ContractorsHome Improvement Business
Section § 7150
This section defines two specific terms for the purposes of this law. First, it explains that 'person' refers only to actual human beings, not companies or organizations. Second, it states that a 'senior citizen' is someone who is 65 years old or older.
Section § 7150.1
Section § 7151
This law defines what "home improvement" means in terms of changes you might make to residential property. It covers a wide range of activities like repairing, remodeling, or adding new features to a home, especially when rebuilding after a disaster. It also clarifies what counts as "home improvement goods or services," such as installing air conditioning or termite extermination. Additionally, it specifies what qualifies as a "solar energy system," focusing on solar setups that convert sunlight into electricity for home use.
Section § 7151.2
This section defines a 'home improvement contract' as any agreement, whether spoken or written, between a contractor and a homeowner or tenant, or between a salesperson and a homeowner or tenant, that involves work or services to improve a home. This includes all labor, services, and materials for the improvement project, and it applies no matter how many units are in the building where the tenant lives.
Section § 7152
This law explains what a 'home improvement salesperson' is and describes their registration requirements. These salespeople work for licensed contractors to sell or arrange home improvement services, like building pools or installing hot tubs. They must register with a board and can work for multiple contractors, but must always disclose which contractor they're representing in each transaction. Certain individuals, like corporate officers, general partners, or those involved in service repairs or retail transactions, do not need to register as long as they meet specific criteria.
Section § 7153
This law makes it illegal for someone to work as a home improvement salesperson in California without a proper registration. If you're caught doing this without the correct paperwork, it's considered a minor crime called a misdemeanor, and you could be fined or get a citation. Also, if a contractor tries to secure a payment through a security interest, this is invalid if the salesperson who set up the contract wasn't registered or exempt at the time the homeowner signed it.
Section § 7153.1
If you want to be registered as a home improvement salesperson, you must apply in writing, using a form and fee set by the registrar. They can deny your registration for specific reasons. You’ll also need to provide fingerprints for a background check, which can be submitted electronically if possible. The fingerprints help check your criminal history with state and federal agencies.
Section § 7153.2
If you're a home improvement salesperson in California, your registration lasts for two years. It expires two years after the last day of the month it was first issued or two years after the last renewal date.
Section § 7153.3
If you're a registered home improvement salesperson in California, you need to renew your registration before it expires using a specific form and paying a renewal fee. If you miss the deadline, you have up to three years to renew, but you'll pay a penalty. After three years, you must reapply as if you're registering for the first time. If your renewal application is incomplete, it can be rejected, and if not corrected within 90 days, it will be considered abandoned. But, you can ask for reconsideration if there's a good reason for the delay, as long as you do so within 90 days of the notice.

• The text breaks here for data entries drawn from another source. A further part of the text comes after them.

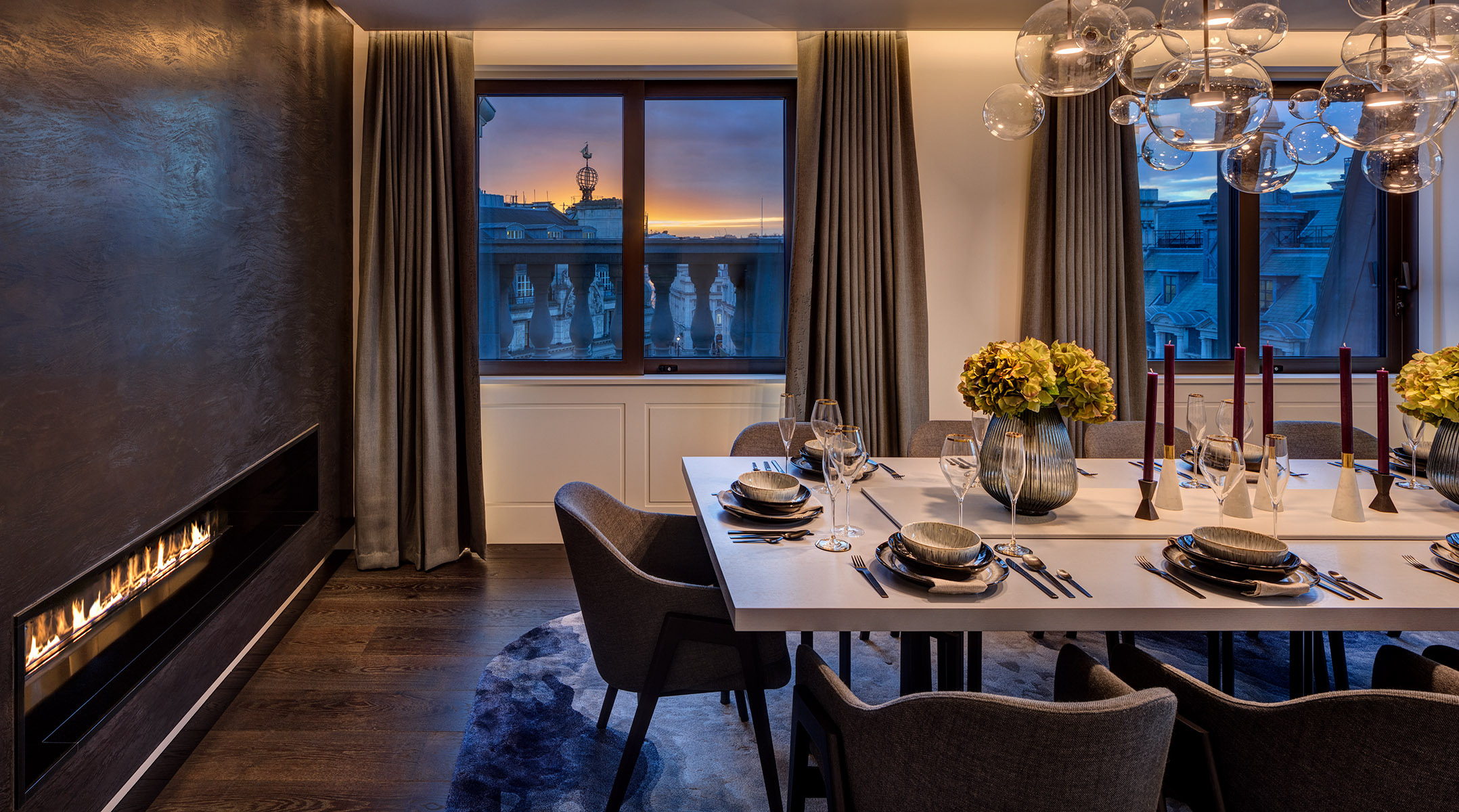 Photograph of a dining area with contemporary fireplace and a view out to London rooftops at sunset.
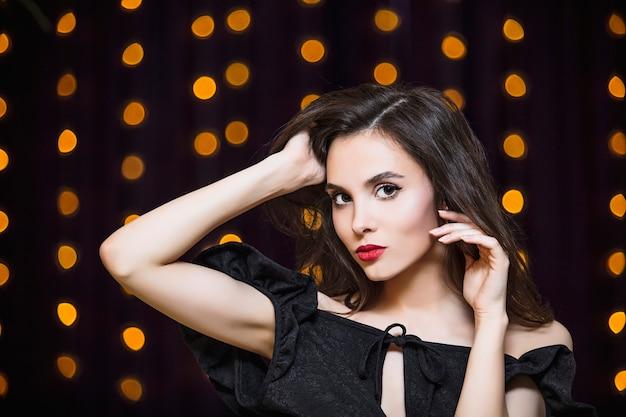 Retrato de mulher jovem morena linda e luxuosa em fundo de luzes douradas.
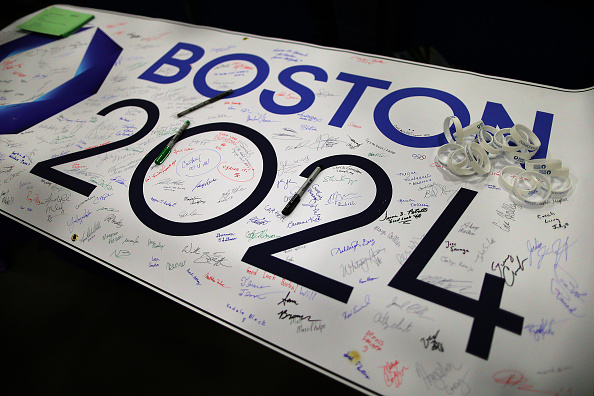 Signatures of support for Boston 2024 cover a banner on the table at a grassroots campaign in Boston on March 14, 2015.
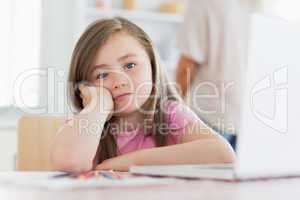 Child sitting at the table looking bored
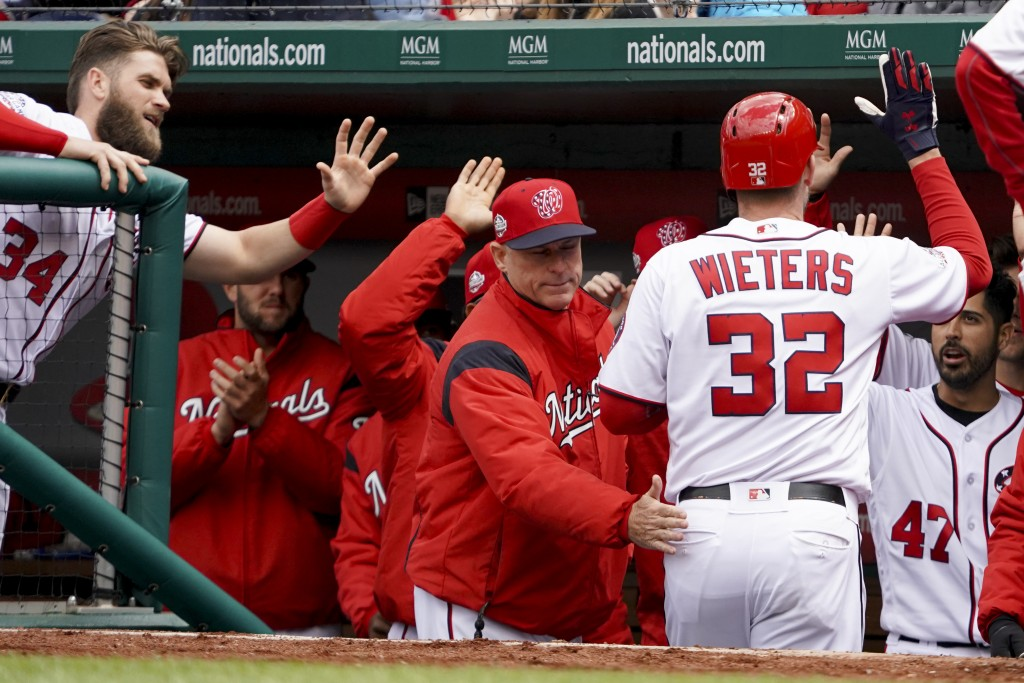 Washington Nationals catcher Matt Wieters (32) high-fives teammates after hitting a home run during the second inning of a baseball game against the A...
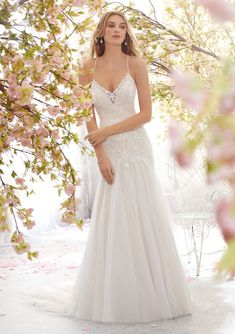 Shop Morilee's Lara Wedding Dress. This beautiful spaghetti strap Lara wedding dress features extraordinary beading and embroidery on an intricately designed net gown. Available in white, ivory, and ivory/nude, this v-neck neckline completes this fit and flare silhouette.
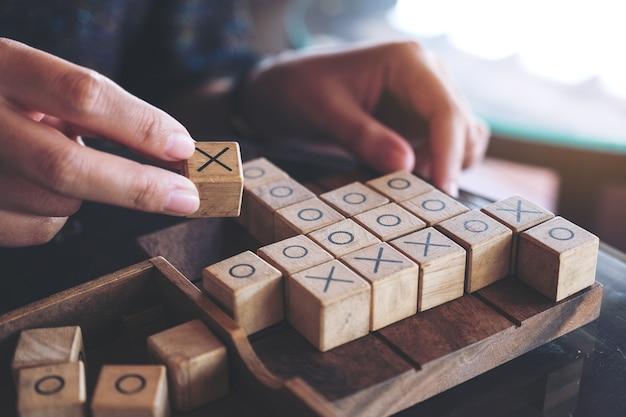 Макрофотография изображение людей, играющих деревянных tic tac toe игра или игра ox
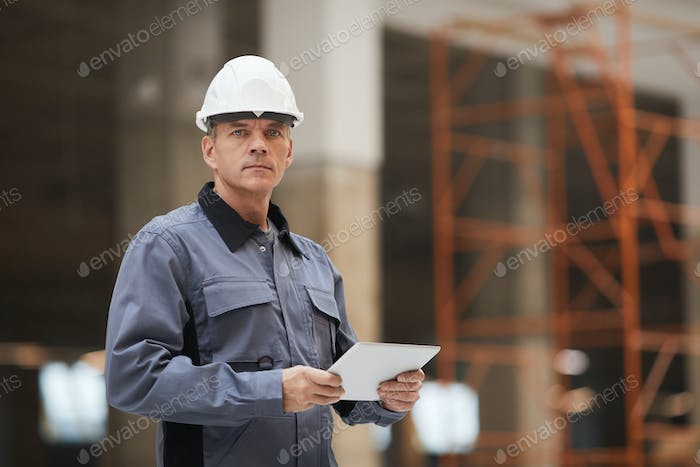 Mature Construction Worker Holding Tablet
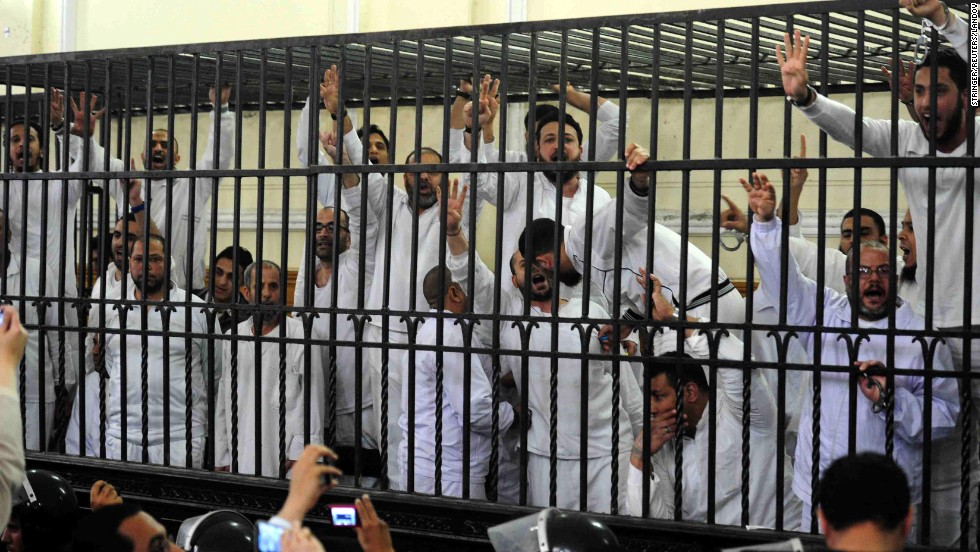 Supporters of former Egyptian President Mohamed Morsy react in an Alexandria, Egypt, courtroom after two of their fellow supporters were sentenced to death on Saturday, March 29. All of the supporters have been charged in connection with violence that broke out in Alexandria last year.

These rules have been in effect since July 1, 2017.
Section § 7154
If you're a home improvement contractor in California, you need to officially inform the registrar in writing whenever you hire or let go of a registered home improvement salesperson. When you hire someone, you need to submit their name and registration number using a specific form before they start work. If someone stops working for you, you have 90 days to report that too. If you don't follow these rules, or if you hire someone who isn't registered, you could face disciplinary action.
Section § 7155
If a home improvement salesperson breaks any rules in this chapter, they can face disciplinary actions like having their registration suspended or revoked. The process for this discipline follows specific legal procedures outlined in a different part of government rules.
Section § 7155.5
If a home improvement salesperson breaks any rules in this chapter, the contractor who employed them can also be disciplined. This applies even if the contractor wasn't aware of the violation or didn't take part in it.
Section § 7156
This law makes it a misdemeanor and a reason for disciplinary action for home improvement salespeople to do certain things. They can't keep money that should go to their contractor, use a contract form that doesn't include the contractor's name, or help choose a contractor if they haven't informed the Board of their employment.
Section § 7156.6
Section § 7157
This law outlines rules for contractors when offering home improvement contracts. Contractors can't offer rewards to customers for bringing them business. However, they can give promotional items, as long as the item is under $5 and isn’t linked to getting a contract. Salespeople and agents can't take or give money or gifts in a home improvement deal outside of their employer's payments. Contractors also can't pay or reward others for home improvement work unless that person is licensed or exempt from licensing. Violating these rules is a misdemeanor and can lead to disciplinary action. The term 'owners' includes tenants too.
Section § 7158
Section § 7159
This law sets the rules for home improvement contracts that cost over $500. It's about what needs to be in the contract, like details of the work, pricing, and payment schedule. The contract must be clear and readable, and you must provide a copy to the buyer before starting any work. Homeowners have the right to a written 'Notice of Cancellation' and can back out of the contract within three days, or seven if there's an emergency. Contractors need to present notices about insurance and workers' compensation, and they must not collect money for work or materials not yet delivered. If contractors mess up any part of these rules, they might face penalties.
Section § 7159.1
This law requires that when you sign a contract for home improvement services sold door-to-door and the contract might use your home as collateral, there has to be a clear warning notice in large, bold print. This notice warns that you could lose your home without a court process if you miss any payments. This warning must be in the same language as the contract, on a separate paper, signed, and a copy given to you by the salesperson. If the contract doesn't follow these rules, it's not legally enforceable. However, this requirement doesn't apply to certain contracts covered by specific sections of the Civil Code or mechanics liens.
Section § 7159.10
This law defines what a 'service and repair contract' is in the context of home improvement work performed by licensed contractors. To qualify, such contracts must be for no more than $750, initiated by the homeowner, and include only necessary services. Contractors can only be paid after completing the work, which includes passing any required inspections. The contract must be in writing, signed, and understood by the homeowner, with specific notices about rights and insurance. Homeowners can cancel contracts under specific conditions, such as if they didn't initiate contact or if unnecessary services were added. The law also outlines the required format and disclosures for these contracts, including how to cancel them and procedures if you're a senior citizen or affected by a declared emergency.
Section § 7159.11
If a licensed contractor or someone who should be licensed breaks any rules in Section 7159.10, they can be disciplined. This also applies to their agents or salespeople.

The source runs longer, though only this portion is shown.